地域史
大分県、30年の物語――4.18%の人口減少と、別府市が2024年に記録した過去最多の宿泊客数
2026年8月20日
2025年国勢調査の速報値によると、大分県の人口(10月1日時点)は107万6,875人で、2020年の前回調査の112万3,852人から4万6,977人減少しました。減少率は4.18%です。市町村別で最も減少率が低かったのは由布市の0.49%減で、大分市が1.14%減、別府市が2.65%減とこれに続きました。県内の主要都市が相対的に人口を維持している構図が見て取れます。
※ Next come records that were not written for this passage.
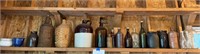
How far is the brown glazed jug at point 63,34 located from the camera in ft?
6.60

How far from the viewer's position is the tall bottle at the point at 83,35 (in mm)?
1994

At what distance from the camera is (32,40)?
2.06m

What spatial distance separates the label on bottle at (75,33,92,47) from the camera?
1.99 m

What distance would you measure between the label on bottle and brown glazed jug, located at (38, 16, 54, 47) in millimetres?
247

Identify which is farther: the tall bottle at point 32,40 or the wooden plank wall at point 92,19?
the wooden plank wall at point 92,19

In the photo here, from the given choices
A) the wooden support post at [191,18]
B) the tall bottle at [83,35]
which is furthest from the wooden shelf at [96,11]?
the tall bottle at [83,35]

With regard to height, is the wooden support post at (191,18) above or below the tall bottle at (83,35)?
above

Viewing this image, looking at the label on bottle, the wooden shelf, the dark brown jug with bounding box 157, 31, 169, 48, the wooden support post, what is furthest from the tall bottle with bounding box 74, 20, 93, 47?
the wooden support post

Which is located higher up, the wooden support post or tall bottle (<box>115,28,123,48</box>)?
the wooden support post

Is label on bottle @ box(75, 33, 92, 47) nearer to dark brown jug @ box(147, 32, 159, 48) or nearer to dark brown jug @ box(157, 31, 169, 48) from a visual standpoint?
dark brown jug @ box(147, 32, 159, 48)

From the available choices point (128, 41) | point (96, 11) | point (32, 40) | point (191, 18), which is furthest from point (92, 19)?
point (191, 18)

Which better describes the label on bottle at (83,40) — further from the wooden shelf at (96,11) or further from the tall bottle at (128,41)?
the tall bottle at (128,41)

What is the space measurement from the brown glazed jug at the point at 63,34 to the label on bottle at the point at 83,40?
0.09 m

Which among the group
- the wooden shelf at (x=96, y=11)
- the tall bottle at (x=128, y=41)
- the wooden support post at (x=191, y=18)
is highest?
the wooden shelf at (x=96, y=11)
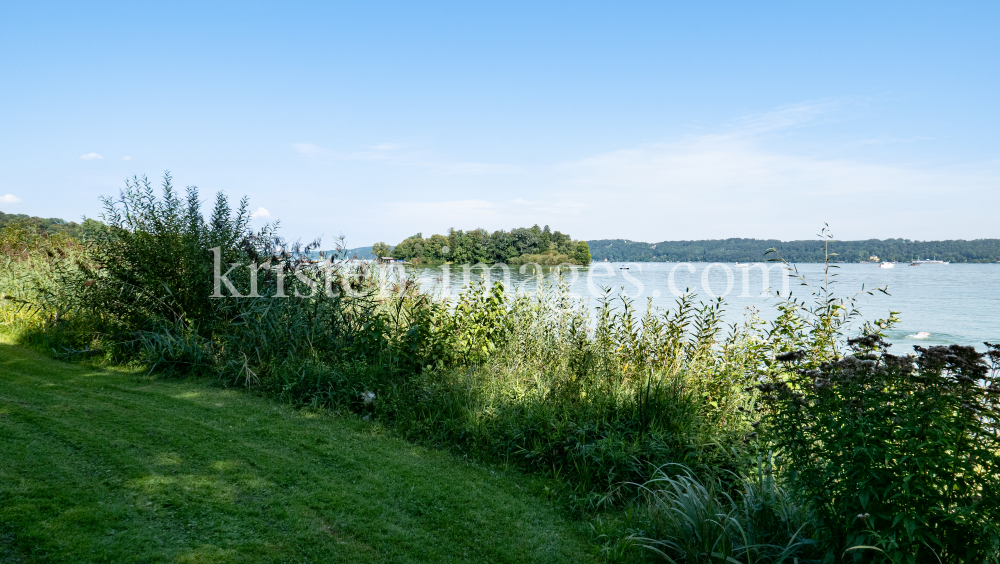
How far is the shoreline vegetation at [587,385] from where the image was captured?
2.28m

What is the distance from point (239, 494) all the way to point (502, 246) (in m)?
16.6

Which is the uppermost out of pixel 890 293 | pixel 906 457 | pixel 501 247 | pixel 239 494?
pixel 501 247

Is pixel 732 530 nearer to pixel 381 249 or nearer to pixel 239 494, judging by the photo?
pixel 239 494

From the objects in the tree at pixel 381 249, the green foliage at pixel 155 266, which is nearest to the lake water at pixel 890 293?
the tree at pixel 381 249

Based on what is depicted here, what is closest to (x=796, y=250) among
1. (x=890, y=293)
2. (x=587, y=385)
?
(x=890, y=293)

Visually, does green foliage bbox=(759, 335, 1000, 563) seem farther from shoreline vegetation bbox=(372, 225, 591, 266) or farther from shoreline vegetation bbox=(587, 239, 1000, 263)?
shoreline vegetation bbox=(372, 225, 591, 266)

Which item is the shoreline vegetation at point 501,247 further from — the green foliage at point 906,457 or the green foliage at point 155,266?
the green foliage at point 906,457

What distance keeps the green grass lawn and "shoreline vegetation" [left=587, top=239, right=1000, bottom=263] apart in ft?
13.3

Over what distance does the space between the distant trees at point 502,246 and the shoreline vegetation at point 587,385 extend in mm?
7595

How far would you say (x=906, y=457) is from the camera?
2.14 metres

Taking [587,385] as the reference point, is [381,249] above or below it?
above

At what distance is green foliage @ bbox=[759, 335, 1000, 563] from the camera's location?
2137 mm

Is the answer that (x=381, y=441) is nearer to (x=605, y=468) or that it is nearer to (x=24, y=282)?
(x=605, y=468)

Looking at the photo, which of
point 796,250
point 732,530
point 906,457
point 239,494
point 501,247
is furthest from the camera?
point 501,247
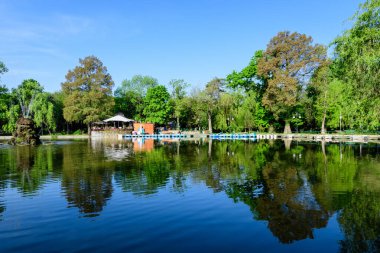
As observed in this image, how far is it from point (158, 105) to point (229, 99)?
16.2 m

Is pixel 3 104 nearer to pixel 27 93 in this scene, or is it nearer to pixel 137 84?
pixel 27 93

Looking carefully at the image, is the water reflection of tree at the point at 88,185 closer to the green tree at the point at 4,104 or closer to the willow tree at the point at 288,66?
the willow tree at the point at 288,66

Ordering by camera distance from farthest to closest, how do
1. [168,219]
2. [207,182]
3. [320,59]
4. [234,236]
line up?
[320,59], [207,182], [168,219], [234,236]

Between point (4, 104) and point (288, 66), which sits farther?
point (4, 104)

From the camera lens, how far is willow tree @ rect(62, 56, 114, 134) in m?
62.5

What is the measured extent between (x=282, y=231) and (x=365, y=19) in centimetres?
1811

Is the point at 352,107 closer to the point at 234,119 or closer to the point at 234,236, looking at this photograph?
the point at 234,236

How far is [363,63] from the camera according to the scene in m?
19.8

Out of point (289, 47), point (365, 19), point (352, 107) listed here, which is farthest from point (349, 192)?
point (289, 47)

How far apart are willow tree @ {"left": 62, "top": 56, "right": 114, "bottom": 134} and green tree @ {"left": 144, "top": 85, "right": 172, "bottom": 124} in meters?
8.89

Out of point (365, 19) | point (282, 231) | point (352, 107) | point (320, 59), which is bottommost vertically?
point (282, 231)

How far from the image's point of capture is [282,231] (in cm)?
897

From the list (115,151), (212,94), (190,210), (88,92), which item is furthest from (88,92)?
(190,210)

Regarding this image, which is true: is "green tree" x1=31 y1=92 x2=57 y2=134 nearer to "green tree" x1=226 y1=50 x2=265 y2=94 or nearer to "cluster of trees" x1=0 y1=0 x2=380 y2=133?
"cluster of trees" x1=0 y1=0 x2=380 y2=133
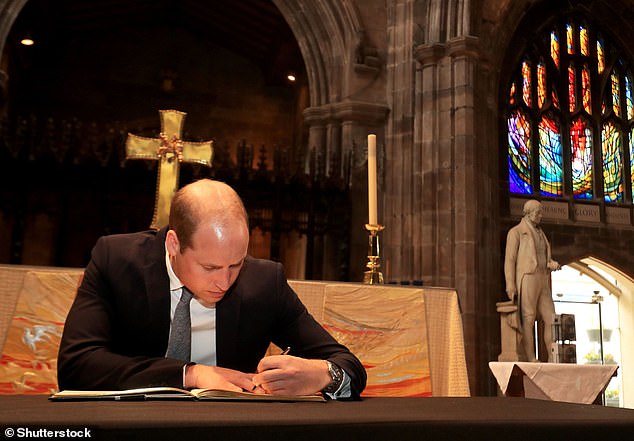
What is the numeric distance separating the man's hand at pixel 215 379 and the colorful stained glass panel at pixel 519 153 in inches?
436

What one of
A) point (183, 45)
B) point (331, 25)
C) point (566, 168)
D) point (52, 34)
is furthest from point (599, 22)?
point (52, 34)

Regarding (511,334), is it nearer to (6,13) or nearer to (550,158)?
(550,158)

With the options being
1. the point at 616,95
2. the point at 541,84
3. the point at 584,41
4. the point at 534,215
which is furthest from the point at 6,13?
the point at 616,95

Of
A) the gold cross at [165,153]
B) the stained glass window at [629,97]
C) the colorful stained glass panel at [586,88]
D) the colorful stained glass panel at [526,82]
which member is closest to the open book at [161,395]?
the gold cross at [165,153]

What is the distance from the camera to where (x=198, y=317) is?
205 centimetres

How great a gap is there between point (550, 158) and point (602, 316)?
5.25m

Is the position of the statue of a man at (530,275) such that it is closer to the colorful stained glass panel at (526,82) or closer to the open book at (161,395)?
the colorful stained glass panel at (526,82)

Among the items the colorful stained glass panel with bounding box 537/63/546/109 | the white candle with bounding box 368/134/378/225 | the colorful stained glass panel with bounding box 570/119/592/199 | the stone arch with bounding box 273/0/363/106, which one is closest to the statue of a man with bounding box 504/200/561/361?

温泉地として知られる別府市は、観光の力で人口減少の波に一定の歯止めをかけている好例です。2024年の別府市への外国人観光客数は前年比60.5%増の4.51万人泊規模に達し、外国人観光消費額も68.1%増の113億4千万円を記録しました。国籍別では韓国が最多で、香港・中国・台湾・タイが続いています。
宿泊客数全体で見ても、2024年の別府市の総宿泊客数は256万4,685人と、現行の調査方式となった2018年以降で過去最多を更新しました。各宿泊施設の改装によるサービス向上や魅力度の高まりが背景にあるとみられ、観光都市としての底力を示す結果となっています。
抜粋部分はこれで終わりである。